* [EXERCISE TASK]: Exactly reproduce the line containing "What quantity of" together with every line after it, through the end of the entries, and give nothing more.

[Records of scene-based questions]
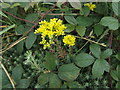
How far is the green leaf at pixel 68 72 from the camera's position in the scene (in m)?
0.97

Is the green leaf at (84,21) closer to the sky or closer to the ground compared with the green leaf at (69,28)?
closer to the sky

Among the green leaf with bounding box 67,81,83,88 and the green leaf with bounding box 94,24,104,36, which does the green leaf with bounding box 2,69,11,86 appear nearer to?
the green leaf with bounding box 67,81,83,88

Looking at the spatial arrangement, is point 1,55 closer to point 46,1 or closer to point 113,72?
point 46,1

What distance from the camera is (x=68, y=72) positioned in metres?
0.98

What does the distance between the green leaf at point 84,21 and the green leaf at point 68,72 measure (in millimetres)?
242

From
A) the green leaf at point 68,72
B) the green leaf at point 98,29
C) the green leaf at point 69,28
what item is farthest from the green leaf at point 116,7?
the green leaf at point 68,72

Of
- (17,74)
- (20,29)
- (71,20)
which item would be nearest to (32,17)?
(20,29)

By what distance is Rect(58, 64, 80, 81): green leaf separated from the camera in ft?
3.17

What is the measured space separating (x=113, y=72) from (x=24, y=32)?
52 cm

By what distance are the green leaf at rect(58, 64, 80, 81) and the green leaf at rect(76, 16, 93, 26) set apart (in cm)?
24

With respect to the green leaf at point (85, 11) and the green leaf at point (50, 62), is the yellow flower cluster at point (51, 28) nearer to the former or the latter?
the green leaf at point (50, 62)

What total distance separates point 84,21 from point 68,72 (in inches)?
11.7

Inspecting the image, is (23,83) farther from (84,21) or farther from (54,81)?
(84,21)

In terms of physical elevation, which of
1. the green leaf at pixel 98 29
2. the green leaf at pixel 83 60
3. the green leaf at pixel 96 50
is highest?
the green leaf at pixel 98 29
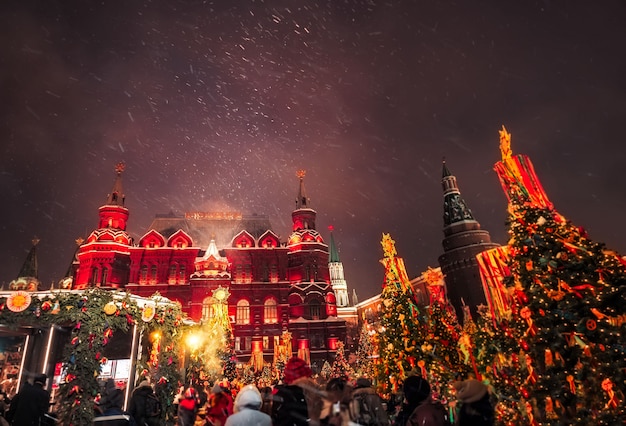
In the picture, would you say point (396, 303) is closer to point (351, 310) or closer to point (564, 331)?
point (564, 331)

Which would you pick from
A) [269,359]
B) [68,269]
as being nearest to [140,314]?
[269,359]

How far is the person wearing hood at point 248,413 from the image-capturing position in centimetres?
369

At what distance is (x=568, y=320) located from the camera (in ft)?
19.4

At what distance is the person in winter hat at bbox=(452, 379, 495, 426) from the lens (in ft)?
10.3

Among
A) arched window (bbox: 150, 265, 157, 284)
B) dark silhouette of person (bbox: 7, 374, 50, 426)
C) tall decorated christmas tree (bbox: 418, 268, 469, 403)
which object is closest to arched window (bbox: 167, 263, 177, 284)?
arched window (bbox: 150, 265, 157, 284)

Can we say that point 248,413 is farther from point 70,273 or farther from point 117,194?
point 70,273

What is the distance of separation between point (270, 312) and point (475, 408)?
40470mm

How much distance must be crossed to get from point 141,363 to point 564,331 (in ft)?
40.1

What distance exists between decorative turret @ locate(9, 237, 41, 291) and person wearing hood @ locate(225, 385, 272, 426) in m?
73.5

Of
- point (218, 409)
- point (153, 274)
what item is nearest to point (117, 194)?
point (153, 274)

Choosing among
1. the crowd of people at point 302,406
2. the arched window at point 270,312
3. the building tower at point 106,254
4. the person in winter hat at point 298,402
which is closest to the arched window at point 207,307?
the arched window at point 270,312

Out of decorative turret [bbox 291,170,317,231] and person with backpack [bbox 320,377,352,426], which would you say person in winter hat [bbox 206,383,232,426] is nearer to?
person with backpack [bbox 320,377,352,426]

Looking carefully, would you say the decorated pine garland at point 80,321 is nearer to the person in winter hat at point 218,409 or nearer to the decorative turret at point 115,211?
the person in winter hat at point 218,409

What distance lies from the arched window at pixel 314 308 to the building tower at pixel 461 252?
19148mm
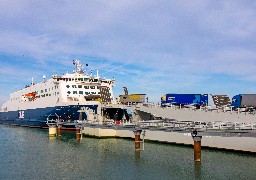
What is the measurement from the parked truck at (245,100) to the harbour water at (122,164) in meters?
12.2

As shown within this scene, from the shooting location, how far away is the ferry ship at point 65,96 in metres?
76.2

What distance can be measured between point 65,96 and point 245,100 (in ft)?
156

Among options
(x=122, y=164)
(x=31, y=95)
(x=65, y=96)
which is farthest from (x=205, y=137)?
(x=31, y=95)

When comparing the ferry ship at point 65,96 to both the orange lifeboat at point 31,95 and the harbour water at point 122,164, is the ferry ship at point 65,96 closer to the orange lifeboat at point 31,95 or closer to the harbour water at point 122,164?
the orange lifeboat at point 31,95

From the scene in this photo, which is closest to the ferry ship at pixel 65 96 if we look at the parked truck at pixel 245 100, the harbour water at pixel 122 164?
the harbour water at pixel 122 164

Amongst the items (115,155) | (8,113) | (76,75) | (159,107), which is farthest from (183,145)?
(8,113)

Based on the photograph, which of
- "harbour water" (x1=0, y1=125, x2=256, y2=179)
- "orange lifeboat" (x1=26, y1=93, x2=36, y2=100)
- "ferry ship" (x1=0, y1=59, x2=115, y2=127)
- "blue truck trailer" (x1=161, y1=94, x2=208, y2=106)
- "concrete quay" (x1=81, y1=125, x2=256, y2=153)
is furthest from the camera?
"orange lifeboat" (x1=26, y1=93, x2=36, y2=100)

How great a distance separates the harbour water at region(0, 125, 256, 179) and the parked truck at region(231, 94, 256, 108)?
1224 cm

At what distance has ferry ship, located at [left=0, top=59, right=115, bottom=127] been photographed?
250ft

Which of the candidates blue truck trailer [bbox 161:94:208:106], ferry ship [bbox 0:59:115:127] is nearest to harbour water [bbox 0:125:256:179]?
blue truck trailer [bbox 161:94:208:106]

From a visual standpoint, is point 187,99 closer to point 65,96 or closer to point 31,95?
point 65,96

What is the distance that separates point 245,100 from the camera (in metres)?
51.5

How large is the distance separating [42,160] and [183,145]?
23.4m

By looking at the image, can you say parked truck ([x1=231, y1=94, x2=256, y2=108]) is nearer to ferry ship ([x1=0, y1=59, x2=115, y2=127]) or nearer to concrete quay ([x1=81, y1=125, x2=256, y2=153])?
concrete quay ([x1=81, y1=125, x2=256, y2=153])
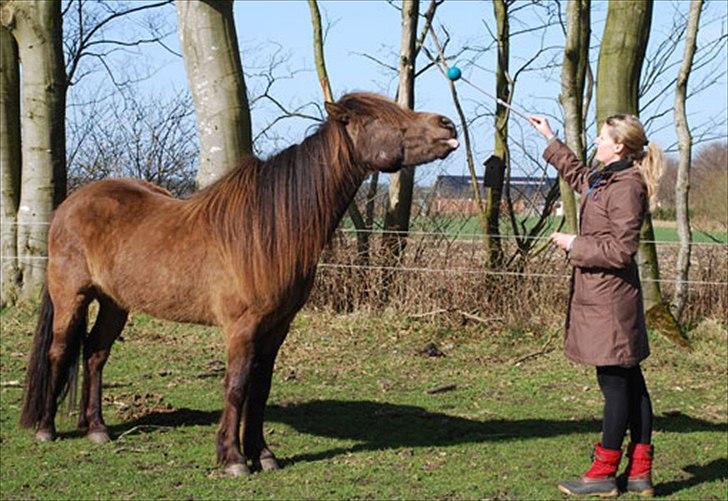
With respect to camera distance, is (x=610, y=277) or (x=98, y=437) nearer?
(x=610, y=277)

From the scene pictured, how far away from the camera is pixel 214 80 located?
370 inches

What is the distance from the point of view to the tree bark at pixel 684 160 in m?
10.2

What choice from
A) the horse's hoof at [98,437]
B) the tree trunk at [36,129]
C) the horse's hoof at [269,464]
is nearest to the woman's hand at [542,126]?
the horse's hoof at [269,464]

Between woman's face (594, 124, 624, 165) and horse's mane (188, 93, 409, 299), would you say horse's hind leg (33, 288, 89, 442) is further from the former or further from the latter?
woman's face (594, 124, 624, 165)

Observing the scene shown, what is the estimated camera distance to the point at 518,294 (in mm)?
10266

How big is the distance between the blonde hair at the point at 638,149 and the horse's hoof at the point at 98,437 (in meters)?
3.59

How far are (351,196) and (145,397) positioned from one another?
279 centimetres

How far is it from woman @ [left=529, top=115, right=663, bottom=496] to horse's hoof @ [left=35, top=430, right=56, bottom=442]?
3.21 m

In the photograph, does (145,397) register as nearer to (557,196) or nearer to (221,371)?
(221,371)

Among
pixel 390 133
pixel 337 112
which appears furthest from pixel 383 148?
pixel 337 112

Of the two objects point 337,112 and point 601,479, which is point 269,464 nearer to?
point 601,479

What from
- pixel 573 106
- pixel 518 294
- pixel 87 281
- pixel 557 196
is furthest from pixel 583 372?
pixel 87 281

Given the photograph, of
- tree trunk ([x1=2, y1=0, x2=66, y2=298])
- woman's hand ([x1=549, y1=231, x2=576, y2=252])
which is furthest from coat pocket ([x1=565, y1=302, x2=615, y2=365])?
tree trunk ([x1=2, y1=0, x2=66, y2=298])

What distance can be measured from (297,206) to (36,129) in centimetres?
648
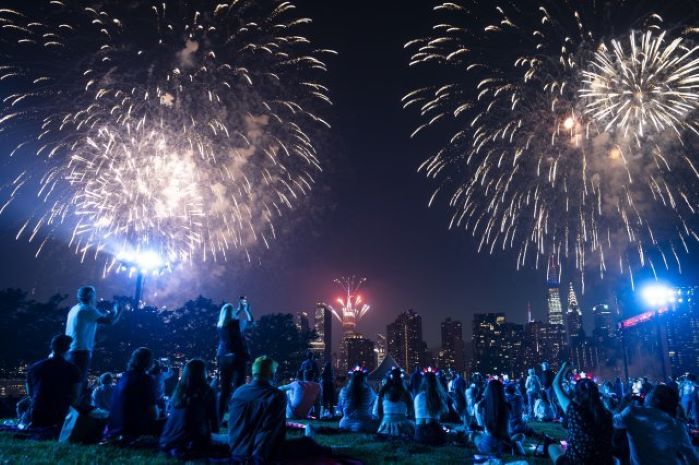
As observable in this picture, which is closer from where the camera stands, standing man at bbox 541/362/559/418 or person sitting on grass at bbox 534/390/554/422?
standing man at bbox 541/362/559/418

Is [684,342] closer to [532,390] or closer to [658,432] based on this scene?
[532,390]

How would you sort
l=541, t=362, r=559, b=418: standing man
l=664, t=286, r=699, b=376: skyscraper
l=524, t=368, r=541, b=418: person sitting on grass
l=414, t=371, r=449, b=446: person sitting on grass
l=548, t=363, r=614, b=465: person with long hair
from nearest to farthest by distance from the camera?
l=548, t=363, r=614, b=465: person with long hair, l=414, t=371, r=449, b=446: person sitting on grass, l=541, t=362, r=559, b=418: standing man, l=524, t=368, r=541, b=418: person sitting on grass, l=664, t=286, r=699, b=376: skyscraper

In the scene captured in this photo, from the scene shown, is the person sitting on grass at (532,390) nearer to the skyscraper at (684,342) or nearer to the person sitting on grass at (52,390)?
the person sitting on grass at (52,390)

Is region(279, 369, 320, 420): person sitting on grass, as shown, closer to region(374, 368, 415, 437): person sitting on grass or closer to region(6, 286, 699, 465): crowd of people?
region(374, 368, 415, 437): person sitting on grass

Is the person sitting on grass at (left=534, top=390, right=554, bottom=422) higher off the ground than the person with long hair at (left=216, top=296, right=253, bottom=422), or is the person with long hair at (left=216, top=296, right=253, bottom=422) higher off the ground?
the person with long hair at (left=216, top=296, right=253, bottom=422)

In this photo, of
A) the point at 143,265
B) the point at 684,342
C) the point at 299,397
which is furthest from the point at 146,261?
the point at 684,342

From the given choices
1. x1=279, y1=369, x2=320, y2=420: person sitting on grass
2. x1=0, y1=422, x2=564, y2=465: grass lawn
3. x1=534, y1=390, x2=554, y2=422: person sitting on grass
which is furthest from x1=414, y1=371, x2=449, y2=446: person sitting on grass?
x1=534, y1=390, x2=554, y2=422: person sitting on grass
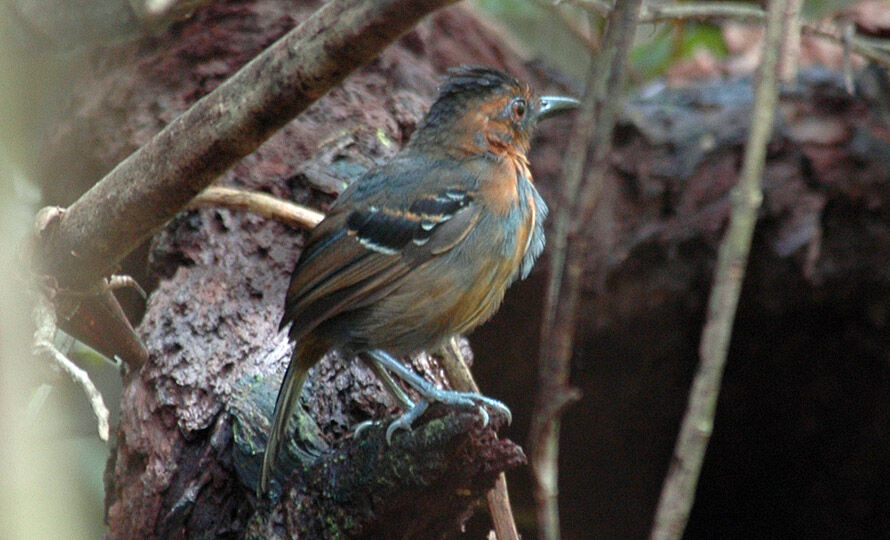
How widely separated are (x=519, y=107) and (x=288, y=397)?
1.44 m

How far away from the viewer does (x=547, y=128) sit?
17.2 ft

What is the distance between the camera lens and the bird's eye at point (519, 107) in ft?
11.6

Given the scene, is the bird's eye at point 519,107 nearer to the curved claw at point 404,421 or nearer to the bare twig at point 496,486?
the bare twig at point 496,486

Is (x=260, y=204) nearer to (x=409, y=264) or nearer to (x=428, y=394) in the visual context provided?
(x=409, y=264)

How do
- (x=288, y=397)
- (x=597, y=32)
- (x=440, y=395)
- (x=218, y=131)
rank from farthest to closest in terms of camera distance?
1. (x=597, y=32)
2. (x=440, y=395)
3. (x=288, y=397)
4. (x=218, y=131)

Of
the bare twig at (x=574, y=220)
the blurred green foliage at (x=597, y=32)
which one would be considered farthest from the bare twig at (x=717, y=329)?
the blurred green foliage at (x=597, y=32)

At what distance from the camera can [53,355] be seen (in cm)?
263

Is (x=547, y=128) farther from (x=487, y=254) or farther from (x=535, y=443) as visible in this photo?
(x=535, y=443)

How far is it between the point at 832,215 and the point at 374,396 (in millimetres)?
2960

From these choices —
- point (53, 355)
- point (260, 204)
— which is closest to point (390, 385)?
point (260, 204)

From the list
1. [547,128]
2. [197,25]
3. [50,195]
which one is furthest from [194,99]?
[547,128]

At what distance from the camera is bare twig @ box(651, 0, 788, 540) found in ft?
8.20

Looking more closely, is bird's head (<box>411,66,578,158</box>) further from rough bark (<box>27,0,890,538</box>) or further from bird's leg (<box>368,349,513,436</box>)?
bird's leg (<box>368,349,513,436</box>)

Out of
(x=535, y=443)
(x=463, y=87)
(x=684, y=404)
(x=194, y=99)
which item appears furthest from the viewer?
(x=684, y=404)
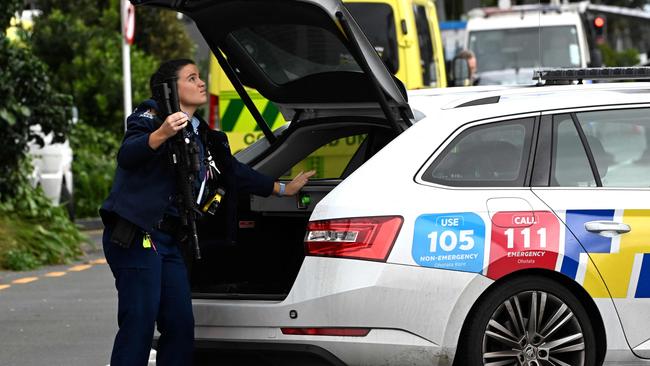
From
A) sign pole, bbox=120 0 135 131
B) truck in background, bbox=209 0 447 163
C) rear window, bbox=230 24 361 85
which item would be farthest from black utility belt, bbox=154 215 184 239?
sign pole, bbox=120 0 135 131

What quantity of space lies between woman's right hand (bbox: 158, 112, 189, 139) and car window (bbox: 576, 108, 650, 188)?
171 centimetres

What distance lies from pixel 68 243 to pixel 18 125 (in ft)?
4.62

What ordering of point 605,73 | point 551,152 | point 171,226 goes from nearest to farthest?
point 551,152 < point 171,226 < point 605,73

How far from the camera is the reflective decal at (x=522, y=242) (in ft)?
22.5

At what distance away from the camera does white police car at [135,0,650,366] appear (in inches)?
268

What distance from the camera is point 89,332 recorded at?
10844 mm

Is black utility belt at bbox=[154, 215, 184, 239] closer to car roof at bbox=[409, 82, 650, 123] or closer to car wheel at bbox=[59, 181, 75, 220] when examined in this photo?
car roof at bbox=[409, 82, 650, 123]

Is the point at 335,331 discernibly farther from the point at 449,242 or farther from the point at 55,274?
the point at 55,274

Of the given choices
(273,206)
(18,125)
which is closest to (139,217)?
(273,206)

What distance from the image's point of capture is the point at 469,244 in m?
6.83

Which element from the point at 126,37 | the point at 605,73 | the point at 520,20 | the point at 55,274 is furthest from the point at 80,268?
the point at 520,20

* [ANSWER TO THIS TASK]:
What quantity of space lies between woman's right hand (bbox: 158, 112, 189, 139) and car window (bbox: 576, 108, 650, 188)?
171 centimetres

What distance lies from pixel 68 243 to pixel 18 125 (in ft)?
4.62

What ordering of point 605,73 | point 551,152 | point 171,226 goes from nearest to farthest?
point 551,152 < point 171,226 < point 605,73

How far from the camera is the reflective decal at (x=522, y=242) (in ft)?
22.5

At what distance away from the camera does white police car at [135,0,650,366] appear (in inches)?
268

What distance from the camera is point 89,332 recorded at?
10844 mm

Is black utility belt at bbox=[154, 215, 184, 239] closer to car roof at bbox=[409, 82, 650, 123] or closer to car wheel at bbox=[59, 181, 75, 220] when examined in this photo?
car roof at bbox=[409, 82, 650, 123]

Is the point at 335,331 discernibly farther from the point at 449,242 or farther from the point at 55,274?
the point at 55,274

Of the given choices
(273,206)
(18,125)
which is closest to (139,217)?
(273,206)

What distance from the image's point of capture is the point at 469,244 in m?
6.83

Which element from the point at 126,37 | the point at 605,73 | the point at 520,20 | the point at 55,274 is furthest from the point at 80,268?
the point at 520,20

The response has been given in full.